**TO DO:**
1. In the zip code thread, which place did zipcodeworld return for a Nuevo Vallarta, Nayarit lookup?
2. Condense the paragraph of the zip code thread that begins "No, but your post office should know" into a short bulleted list that keeps its main facts.
3. Retype the part of the zip code thread starting at "then why were" and ending at "anything at all.".

**READING TEXT:**
== Segment start ==

# Zip Codes



## looneytuner54 (May 22, 2008)

Does anyone know the zip code for Puerto Morelos?


----------



## synthia (Apr 18, 2007)

No, but your post office should know. I googled and found lots of sites, including this one. Note that the term zip code is only used in the US. It's called a postal code everywhere else.


----------



## dlockesf (Jun 7, 2008)

*Postal Code*



synthia said:


> No, but your post office should know. I googled and found lots of sites, including zipcodeworld. Note that the term zip code is only used in the US. It's called a postal code everywhere else.


FYI, zipcodeworld doesn't work for Nuevo Vallarta, Nayarit. It gave me Sayulita instead.

Dick Locke


----------



## synthia (Apr 18, 2007)

I mentioned it because it was the one I used to look up Puerto Morelos. I have nothing to do with the company, whether it works, or anything else. I mentioned it in case someone didn't want to google.


----------



## pedro (May 15, 2007)

here's how to do it correctly: do a google search titled-postal de puerto morelos[or whatever] and you will then know that for pm it is-APDO postal 1152.
Why would an excited states post office filled with disgruntled postal workers have a clue or care to look it up for you? jeje![that's spanish for hehe!]


----------



## synthia (Apr 18, 2007)

Well, I live in a civilized part of the US where it is indeed possible to walk up to a counter and get the correct code added to your package or letter. They also have directories.

But then I live in a place where people hold doors for other people, just to be helpful.


----------



## pedro (May 15, 2007)

then why were you unable to answer the op correctly,ms mod-is it because you don't hold doors open civily yourself. if you can't answer the question-might i suggest that you don't take the effort to type anything at all. 
you seem to have wasted a lot of space saying nothing of import.


----------

== Segment end ==

**PROVIDED DATA:**
== Segment start ==

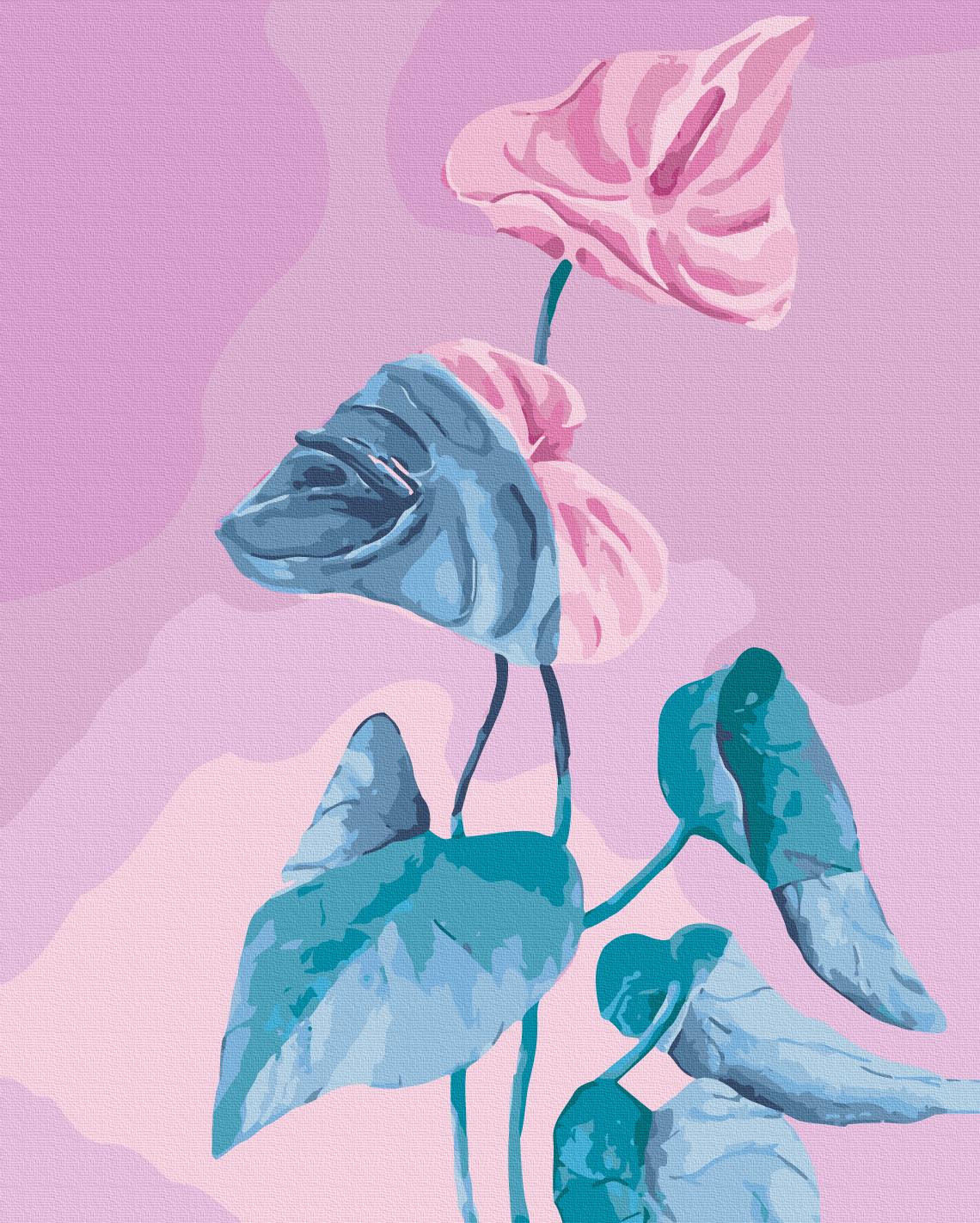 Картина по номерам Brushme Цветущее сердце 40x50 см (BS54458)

== Segment end ==
== Segment start ==

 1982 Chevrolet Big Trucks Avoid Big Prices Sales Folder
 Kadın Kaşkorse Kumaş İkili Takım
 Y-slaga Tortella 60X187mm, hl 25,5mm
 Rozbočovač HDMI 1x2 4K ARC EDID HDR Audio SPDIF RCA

== Segment end ==

**SOLUTIONS FOR EACH TASK:**
1. Sayulita.

2.
- The poster doesn't know the code but says the post office should.
- A Google search turned up many sites.
- The term "zip code" is used only in the US; everywhere else it is called a postal code.

3.
then why were you unable to answer the op correctly,ms mod-is it because you don't hold doors open civily yourself. if you can't answer the question-might i suggest that you don't take the effort to type anything at all.